Just the other day we saw the artful dissembler Khaleel Mohammed, the “moderate” Muslim who appeared in Obsession and was apparently fine with having done so until it was distributed nationwide, and then denounced the film, claiming that the “true meaning” of jihad had nothing to do with war. But now the Ahmadiyya go and spill the beans: it was they who popularized the idea that jihad was a spiritual struggle, and not a violent manifestation of Islamic supremacism, beginning a scant 120 years ago.

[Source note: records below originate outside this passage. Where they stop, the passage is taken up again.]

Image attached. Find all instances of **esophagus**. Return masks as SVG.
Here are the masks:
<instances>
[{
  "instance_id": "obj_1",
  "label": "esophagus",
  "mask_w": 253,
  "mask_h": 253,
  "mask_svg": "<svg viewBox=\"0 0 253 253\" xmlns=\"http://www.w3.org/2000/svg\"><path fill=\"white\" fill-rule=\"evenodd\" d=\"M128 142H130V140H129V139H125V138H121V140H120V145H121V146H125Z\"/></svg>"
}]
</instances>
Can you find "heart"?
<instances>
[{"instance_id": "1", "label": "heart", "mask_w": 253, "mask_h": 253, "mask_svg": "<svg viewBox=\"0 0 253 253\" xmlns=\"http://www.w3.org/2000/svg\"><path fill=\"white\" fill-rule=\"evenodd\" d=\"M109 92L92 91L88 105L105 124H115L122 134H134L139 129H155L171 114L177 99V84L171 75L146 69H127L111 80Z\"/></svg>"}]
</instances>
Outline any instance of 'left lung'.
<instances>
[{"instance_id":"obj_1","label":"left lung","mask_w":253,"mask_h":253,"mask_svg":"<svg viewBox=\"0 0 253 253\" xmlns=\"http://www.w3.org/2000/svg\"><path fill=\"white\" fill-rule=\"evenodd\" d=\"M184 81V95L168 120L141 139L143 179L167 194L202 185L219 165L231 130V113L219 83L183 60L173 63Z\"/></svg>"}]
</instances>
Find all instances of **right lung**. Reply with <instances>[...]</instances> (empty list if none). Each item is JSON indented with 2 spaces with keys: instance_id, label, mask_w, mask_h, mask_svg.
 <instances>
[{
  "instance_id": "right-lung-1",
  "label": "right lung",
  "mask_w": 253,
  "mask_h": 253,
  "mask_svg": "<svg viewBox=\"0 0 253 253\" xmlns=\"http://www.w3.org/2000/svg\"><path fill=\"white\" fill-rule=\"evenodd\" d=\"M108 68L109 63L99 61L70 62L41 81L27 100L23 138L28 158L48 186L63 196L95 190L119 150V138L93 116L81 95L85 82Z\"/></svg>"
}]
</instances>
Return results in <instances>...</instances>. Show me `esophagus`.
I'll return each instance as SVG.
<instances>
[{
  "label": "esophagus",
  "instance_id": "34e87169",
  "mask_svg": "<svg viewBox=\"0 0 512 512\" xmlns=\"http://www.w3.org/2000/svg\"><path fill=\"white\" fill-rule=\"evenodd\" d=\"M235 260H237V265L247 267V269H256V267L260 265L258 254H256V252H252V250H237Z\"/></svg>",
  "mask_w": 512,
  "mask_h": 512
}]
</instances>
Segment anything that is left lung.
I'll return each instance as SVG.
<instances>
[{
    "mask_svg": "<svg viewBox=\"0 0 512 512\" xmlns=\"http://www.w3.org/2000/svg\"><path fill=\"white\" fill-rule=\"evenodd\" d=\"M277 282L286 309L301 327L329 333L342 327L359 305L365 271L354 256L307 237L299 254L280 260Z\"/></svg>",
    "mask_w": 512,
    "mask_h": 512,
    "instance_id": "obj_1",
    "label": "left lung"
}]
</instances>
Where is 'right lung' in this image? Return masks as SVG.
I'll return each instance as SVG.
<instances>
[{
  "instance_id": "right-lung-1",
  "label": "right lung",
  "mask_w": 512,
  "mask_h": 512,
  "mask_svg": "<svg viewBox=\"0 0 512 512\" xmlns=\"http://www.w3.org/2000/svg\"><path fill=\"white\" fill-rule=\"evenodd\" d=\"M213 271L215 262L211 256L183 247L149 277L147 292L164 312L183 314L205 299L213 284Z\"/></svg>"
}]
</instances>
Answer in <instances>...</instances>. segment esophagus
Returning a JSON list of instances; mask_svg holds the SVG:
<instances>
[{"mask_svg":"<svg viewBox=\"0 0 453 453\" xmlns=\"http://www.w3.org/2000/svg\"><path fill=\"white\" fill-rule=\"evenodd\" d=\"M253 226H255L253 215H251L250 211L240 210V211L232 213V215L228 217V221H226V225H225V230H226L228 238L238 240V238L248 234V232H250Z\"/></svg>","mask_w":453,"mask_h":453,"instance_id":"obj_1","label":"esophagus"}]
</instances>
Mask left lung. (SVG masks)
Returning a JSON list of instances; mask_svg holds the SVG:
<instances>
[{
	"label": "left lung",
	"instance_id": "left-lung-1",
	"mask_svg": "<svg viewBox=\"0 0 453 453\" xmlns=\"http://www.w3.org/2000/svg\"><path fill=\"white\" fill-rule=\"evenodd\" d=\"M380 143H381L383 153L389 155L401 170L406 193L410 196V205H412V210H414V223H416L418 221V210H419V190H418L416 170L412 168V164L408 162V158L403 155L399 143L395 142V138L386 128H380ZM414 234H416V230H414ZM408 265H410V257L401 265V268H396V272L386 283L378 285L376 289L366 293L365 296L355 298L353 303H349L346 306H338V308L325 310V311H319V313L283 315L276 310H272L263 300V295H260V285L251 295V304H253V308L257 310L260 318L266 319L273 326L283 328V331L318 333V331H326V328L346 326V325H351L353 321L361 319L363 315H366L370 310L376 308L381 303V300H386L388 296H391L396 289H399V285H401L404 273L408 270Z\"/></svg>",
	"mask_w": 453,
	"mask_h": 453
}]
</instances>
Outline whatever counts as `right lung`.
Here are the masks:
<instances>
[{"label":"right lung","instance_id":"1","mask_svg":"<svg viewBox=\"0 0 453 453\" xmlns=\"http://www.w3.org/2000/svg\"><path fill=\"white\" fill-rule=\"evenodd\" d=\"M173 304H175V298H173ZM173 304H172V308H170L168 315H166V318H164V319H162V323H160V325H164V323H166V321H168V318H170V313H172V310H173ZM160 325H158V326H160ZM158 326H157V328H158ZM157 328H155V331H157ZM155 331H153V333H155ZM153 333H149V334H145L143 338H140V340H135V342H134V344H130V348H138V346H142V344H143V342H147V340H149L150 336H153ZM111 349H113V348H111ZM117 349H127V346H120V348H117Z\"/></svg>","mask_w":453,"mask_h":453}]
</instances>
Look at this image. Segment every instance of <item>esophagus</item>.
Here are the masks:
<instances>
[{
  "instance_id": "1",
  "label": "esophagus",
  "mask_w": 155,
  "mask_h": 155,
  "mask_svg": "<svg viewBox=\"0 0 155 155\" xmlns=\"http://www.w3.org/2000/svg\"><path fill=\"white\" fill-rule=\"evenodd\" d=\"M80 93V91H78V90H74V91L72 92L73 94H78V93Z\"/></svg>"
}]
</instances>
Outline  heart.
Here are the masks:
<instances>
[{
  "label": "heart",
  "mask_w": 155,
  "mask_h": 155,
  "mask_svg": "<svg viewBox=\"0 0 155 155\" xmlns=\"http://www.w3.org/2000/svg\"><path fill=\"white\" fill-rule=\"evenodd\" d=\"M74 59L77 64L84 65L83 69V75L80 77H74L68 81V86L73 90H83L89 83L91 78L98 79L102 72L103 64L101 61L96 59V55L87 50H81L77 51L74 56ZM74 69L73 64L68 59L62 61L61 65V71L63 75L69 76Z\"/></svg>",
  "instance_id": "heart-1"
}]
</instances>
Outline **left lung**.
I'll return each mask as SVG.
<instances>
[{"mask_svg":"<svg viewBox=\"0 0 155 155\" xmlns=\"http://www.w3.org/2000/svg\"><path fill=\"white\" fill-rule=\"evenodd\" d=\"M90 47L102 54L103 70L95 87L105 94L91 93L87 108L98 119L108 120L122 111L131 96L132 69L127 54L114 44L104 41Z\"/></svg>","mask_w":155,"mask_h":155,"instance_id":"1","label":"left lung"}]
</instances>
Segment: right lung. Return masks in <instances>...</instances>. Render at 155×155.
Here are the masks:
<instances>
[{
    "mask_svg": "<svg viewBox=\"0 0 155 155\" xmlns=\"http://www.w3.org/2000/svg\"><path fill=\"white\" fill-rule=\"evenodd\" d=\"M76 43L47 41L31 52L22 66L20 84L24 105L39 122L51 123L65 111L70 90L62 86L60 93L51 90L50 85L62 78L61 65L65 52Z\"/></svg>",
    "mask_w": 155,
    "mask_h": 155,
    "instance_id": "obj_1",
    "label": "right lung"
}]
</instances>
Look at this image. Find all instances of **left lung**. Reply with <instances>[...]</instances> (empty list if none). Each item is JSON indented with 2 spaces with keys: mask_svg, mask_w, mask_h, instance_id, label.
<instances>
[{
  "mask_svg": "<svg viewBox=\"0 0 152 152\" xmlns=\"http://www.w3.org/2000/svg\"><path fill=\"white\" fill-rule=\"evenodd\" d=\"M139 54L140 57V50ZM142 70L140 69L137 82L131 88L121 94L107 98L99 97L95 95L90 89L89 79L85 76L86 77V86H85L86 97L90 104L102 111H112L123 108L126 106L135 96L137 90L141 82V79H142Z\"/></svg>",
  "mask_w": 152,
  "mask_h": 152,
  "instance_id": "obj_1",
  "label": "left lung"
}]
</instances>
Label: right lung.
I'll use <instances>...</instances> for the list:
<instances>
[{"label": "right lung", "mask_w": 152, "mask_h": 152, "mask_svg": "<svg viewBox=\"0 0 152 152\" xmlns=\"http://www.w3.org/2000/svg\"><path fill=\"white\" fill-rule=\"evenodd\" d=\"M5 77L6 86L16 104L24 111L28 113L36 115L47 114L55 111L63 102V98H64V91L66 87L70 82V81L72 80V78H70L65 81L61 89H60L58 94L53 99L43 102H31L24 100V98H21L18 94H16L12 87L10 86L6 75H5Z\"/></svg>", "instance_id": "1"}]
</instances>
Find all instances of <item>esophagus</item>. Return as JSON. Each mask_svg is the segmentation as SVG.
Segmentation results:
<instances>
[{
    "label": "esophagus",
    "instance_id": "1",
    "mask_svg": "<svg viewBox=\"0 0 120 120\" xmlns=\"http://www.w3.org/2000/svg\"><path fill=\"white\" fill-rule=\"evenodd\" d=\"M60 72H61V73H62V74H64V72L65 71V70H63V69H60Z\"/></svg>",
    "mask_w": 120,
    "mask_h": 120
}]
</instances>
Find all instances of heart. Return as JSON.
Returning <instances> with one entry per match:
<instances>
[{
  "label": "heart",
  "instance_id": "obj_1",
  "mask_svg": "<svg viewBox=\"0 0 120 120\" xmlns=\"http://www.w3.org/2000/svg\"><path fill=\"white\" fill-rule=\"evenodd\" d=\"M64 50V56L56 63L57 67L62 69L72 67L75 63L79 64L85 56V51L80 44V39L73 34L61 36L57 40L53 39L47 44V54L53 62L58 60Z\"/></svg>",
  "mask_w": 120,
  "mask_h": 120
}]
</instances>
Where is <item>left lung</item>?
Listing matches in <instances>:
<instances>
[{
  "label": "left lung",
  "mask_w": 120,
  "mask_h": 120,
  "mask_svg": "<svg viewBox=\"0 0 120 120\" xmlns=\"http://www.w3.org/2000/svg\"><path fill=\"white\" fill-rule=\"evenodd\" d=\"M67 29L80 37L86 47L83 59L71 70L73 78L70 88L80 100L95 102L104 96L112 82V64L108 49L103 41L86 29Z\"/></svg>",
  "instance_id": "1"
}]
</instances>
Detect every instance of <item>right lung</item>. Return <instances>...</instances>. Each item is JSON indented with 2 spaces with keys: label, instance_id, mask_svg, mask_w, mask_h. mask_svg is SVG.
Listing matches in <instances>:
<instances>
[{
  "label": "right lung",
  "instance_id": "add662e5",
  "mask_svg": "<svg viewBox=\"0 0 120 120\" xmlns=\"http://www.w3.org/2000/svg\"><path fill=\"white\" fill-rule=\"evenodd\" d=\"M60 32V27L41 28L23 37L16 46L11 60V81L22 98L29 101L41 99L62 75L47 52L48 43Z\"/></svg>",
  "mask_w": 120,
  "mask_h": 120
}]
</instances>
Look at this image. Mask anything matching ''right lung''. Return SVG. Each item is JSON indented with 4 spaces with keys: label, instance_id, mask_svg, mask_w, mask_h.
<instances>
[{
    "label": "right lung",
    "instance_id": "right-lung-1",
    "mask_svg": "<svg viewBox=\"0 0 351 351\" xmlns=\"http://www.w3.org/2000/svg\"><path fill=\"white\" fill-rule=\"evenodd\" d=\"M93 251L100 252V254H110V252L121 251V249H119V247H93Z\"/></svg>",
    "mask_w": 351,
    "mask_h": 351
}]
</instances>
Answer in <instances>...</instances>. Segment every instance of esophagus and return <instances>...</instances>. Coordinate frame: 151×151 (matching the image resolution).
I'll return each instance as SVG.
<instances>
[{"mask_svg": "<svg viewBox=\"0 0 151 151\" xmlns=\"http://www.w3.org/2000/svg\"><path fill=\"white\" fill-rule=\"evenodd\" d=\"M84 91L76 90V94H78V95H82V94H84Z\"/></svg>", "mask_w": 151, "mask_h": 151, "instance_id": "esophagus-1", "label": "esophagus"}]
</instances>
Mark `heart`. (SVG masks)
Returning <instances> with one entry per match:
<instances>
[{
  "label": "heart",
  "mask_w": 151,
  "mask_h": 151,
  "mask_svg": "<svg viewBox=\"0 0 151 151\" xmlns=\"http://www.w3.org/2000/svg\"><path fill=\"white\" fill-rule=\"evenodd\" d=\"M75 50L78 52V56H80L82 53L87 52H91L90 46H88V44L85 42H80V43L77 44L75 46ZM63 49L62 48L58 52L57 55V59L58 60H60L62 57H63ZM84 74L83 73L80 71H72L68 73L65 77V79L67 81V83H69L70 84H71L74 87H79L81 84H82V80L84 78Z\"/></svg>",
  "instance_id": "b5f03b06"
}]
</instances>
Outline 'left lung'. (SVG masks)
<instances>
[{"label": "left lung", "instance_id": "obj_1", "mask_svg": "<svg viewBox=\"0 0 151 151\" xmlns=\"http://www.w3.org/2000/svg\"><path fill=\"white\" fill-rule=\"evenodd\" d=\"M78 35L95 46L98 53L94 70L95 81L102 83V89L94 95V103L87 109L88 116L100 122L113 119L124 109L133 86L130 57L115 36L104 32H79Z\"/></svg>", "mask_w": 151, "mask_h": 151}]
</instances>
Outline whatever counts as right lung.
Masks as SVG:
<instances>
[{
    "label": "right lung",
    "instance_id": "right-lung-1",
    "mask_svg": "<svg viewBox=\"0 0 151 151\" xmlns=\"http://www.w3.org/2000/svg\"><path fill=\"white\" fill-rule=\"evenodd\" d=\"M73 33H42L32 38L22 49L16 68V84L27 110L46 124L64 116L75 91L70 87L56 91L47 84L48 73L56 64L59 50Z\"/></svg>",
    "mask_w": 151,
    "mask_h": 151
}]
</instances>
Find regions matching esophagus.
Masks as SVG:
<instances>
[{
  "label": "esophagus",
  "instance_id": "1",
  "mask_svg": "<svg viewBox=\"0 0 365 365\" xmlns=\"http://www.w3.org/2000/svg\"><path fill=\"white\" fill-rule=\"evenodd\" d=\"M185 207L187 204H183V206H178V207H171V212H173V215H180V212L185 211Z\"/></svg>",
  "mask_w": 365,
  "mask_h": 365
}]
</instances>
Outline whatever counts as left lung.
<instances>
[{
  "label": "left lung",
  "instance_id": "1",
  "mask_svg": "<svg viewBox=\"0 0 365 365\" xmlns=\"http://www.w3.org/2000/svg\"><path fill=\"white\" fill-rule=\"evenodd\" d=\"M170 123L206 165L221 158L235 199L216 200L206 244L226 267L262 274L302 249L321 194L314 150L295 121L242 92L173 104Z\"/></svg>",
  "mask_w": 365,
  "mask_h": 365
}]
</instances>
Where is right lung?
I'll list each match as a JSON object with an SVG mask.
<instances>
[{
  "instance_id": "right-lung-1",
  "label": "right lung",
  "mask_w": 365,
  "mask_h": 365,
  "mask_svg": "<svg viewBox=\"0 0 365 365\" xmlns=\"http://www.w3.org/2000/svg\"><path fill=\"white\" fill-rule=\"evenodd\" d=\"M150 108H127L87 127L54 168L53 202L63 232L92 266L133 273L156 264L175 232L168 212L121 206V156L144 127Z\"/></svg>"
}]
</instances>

Does that mean that the Ahmadiyya acknowledge that jihad meant violence before they came along? Is Khaleel Mohammed ready to join the majority of his coreligionists in denouncing the Ahmadiyya as heretics — precisely for believing that jihad is a spiritual struggle — or is he ready to declare himself an Ahmadi, renouncing traditional Islam and its violent doctrines? Will Ibrahim Hooper and the CAIR gang praise the Ahmadiyya and declare their adherence to its new doctrine, which coincides so closely with their own stated principles?
“Huge turnout highlights Ahmadiyya Muslims” tri-state feast,” by G.M. Corrigan for the Baltimore Examiner, October 5 (thanks to Jay):
Estimated at 15,000 for the entire United States, Ahmadiyya Muslims from Maryland, Washington, D.C., and Virginia mustered almost 10 percent of that number for their Ramadan-ending feast Wednesday at a packed activity center in Frederick County.
“It was wonderful,” Amatul Noor Ahmad, a Clarksville Ahmadi, said of the Eid-ul-Fitr, which means “fast-breaking on the day of happiness” in Arabic. “When we came here in 1973, we had Eid in a very small room for two families, and we ate dinner there. Now there was this huge place [for us]. It was a very good experience.”
Ahmadiyya Muslims are a 120-year-old Islamic sect that claims to be a moderating influence on Islam and takes credit for popularizing the term “jihad” as an internal moral struggle, instead of a violent one.